From Frying Pan to Fire

"With pension plans, foundations and endowments continuing to receive billions of dollars in contributions annually for the foreseeable future, and given the billions that have been lost in the past, clearly the process of selecting investment managers needs review."
Absence of Value

From Frying Pan to Fire

The findings of a recent landmark study reveal that plan sponsors are susceptible to the same performance-chasing behavior that plagues individual investors, causing them to lose hundreds of billions of dollars in asset values, while paying dearly to do so.

“Absence of Value: An Analysis of Investment Allocation Decisions by Institutional Plan Sponsors” recently appeared in the November/December 2009 issue of the Financial Analysts Journal, the depth and scope of which is surely to impact the manner in which institutional investors make investment decisions.

The study, written by Stewart, Neumann, Knittel, and Heisler, is a comprehensive follow-up to the Sunil Wahal and Amit Goyal study titled “Selection and Termination of Investment Managers” study which is well-documented here.

“Absence of Value” analyzed a whopping 80,000 annual returns of institutional funds for the 22-year time period 1984-2007, focusing on 1, 3 and 5-year performance periods to answer the study’s inquiry: Do plan sponsor decisions regarding the allocation of assets to specific asset class fund managers or the withdrawal of assets from them add value for the ultimate beneficiaries on whose behalf the plan sponsors are acting?

The exhaustive study concluded that “much like individual investors who seem to switch mutual funds at the wrong time, institutional investors do not appear to create value from their investment decisions. In fact, the study estimates that over $170 billion was lost over the period examined,” and that is before transaction costs and consultant fees are considered!

The comprehensive study set out to document whether the efforts typically employed by institutional investors provide a reasonable expectation of payoff that would justify the time and expense associated with them. “Pension plans, endowments and foundations are typically staffed with professionals with years of experience and advanced degrees. Working on their own or with the aid of consultants, institutional sponsors devote considerable time and resources to selecting asset classes and products that are expected to perform well in the future,” cites the study. 

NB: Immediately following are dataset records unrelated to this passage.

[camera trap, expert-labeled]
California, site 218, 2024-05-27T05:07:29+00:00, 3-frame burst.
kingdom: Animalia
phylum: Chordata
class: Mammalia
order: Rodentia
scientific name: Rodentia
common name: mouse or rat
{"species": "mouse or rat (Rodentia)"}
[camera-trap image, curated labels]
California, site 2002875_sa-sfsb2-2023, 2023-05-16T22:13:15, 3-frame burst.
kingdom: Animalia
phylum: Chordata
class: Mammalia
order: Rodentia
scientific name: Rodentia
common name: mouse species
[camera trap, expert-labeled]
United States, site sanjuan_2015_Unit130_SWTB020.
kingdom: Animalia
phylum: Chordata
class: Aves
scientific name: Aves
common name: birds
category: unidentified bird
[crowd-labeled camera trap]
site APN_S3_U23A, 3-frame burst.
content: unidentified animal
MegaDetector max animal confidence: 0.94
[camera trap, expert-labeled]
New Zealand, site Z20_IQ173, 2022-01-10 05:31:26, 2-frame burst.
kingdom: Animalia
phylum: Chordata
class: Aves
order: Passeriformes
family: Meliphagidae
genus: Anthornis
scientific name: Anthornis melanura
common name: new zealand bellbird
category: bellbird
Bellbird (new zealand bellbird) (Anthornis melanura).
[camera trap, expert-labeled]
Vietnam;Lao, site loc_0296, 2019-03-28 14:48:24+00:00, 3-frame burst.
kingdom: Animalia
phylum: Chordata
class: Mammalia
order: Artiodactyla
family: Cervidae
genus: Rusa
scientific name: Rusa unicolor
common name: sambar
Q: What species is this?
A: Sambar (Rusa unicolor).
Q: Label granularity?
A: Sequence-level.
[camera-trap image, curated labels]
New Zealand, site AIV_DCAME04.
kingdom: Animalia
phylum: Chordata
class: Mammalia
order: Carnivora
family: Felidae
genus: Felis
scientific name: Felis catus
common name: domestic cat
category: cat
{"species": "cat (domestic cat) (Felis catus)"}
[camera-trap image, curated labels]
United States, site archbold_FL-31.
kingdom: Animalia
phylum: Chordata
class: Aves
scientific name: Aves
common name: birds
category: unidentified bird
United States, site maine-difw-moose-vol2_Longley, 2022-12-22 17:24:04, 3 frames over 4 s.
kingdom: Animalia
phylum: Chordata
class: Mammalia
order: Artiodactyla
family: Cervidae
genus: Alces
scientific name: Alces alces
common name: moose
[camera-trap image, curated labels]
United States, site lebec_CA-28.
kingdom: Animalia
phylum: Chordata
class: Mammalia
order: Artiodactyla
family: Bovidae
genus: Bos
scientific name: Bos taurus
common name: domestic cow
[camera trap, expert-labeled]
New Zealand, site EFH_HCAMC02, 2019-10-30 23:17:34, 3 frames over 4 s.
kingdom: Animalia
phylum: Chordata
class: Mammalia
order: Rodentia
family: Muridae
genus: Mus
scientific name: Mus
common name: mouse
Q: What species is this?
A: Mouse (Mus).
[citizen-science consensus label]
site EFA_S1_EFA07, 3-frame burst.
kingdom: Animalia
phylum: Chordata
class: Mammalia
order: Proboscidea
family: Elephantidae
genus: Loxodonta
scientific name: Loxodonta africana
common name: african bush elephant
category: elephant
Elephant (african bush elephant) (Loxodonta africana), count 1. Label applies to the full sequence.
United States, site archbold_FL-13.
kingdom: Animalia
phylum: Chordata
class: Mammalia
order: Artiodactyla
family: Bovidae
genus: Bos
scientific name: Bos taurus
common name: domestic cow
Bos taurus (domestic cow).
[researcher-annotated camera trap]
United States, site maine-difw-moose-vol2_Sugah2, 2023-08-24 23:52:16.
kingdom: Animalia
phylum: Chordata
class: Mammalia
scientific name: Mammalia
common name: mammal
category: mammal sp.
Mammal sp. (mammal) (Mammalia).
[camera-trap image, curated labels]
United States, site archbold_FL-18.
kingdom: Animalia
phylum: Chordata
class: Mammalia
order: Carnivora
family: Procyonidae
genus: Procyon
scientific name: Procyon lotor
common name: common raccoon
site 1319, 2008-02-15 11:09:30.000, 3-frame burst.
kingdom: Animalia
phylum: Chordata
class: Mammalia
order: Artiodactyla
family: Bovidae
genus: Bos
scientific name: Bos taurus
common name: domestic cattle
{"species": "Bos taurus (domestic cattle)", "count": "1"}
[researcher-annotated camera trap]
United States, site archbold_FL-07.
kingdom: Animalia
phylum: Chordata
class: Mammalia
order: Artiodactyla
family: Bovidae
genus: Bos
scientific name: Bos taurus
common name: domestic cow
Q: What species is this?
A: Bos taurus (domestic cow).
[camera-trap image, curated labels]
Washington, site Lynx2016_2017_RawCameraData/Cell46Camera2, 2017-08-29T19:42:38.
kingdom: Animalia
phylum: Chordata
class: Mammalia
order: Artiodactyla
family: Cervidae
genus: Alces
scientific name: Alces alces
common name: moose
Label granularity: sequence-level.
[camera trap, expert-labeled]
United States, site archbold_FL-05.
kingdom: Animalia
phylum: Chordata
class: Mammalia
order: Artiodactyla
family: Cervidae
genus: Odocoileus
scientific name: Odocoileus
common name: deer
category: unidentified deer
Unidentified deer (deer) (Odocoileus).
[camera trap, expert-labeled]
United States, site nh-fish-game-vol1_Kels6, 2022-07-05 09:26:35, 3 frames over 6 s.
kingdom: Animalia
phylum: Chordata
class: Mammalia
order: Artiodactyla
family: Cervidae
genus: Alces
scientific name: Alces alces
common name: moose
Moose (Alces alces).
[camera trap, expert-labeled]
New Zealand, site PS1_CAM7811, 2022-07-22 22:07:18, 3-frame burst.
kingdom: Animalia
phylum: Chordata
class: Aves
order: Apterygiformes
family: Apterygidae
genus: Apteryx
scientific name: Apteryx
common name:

Using data from the PSN Investment Manager Database which includes only institutional products offered in separate accounts or pooled vehicles, and has no data on private equity, alternatives or hedge fund assets, the study analyzed the inflows and outflows of assets of specific fund products and their subsequent 1, 3 and 5-year returns. All performance information includes only gross returns of the products and the study estimates that an additional 1% of transaction costs should be factored into the returns.

The methodology of the study was to calculate asset flows for every product in the PSN database, collecting performance subsequent to inflows and outflows to determine whether products with significant inflows perform differently than products with significant outflows. Post-flow returns for a portfolio of products receiving the largest inflows were means tested against the returns for a portfolio of products experiencing the largest outflows. If different, the study examined the source of those differences. Similar analyses were conducted with account gains and losses.

The findings of this rigorous analysis showed that the funds which experienced especially poor results lose accounts in addition to assets. Interestingly, these products experienced especially strong performance subsequent to being fired. "The preceding analyses document that plan sponsors are not acting in their stakeholders’ best interests when they make rebalancing or reallocation decisions with plan assets. Portfolios of products to which they allocate money underperform relative to the products from which assets are withdrawn. Performance is lower over 1 and 3-year periods and shows no signs of reversal even after two more years,” the study concludes.

The chart below, “Value Gained or Lost When Moving Assets from One Manager to Another” quantifies the impact of their ill-timed decisions in favor of recent past performance.


(see the original study )

As the chart shows in only two years out of eighteen did plan sponsor decisions add value to the portfolio over the subsequent five years. In most cases, value was extracted from the impact of the transactions, with resulting 5-year weighted average impact, without compounding, resulting in a loss of value summing $170.2 billion for the full 18-year sample period, “a significant figure,” the study claims. This sum does not account for all of the money that is lost to the impact of active management fees and expenses. Assuming these costs add an additional 1%, this would mean that $100 billion of the $10 trillion in institutional assets is further eroded, and this does not even consider the high costs of consultants who detract from value, and as the study shows, facilitate the underperformance of returns.

The study’s data-rich findings provide further evidence of the random nature of stock prices and the futility of manager selection based on recent strong, but lucky performance.  This study states, “Clearly, plan sponsors could have saved hundreds of billions of dollars in assets if they had simply held course.”

The study questions “why plan sponsors appear to fail in their goal of increasing the value of plan assets. Heisler et al suggest that certain comfort can be found in the use of historical track records, despite the preponderance of evidence that shows such data to be a poor predictor of future positive results. “Perhaps investment officers, either because they believe it themselves, or their supervisors do, find comfort in extrapolating past performance when in fact excess performance is random or cyclical,” the study states.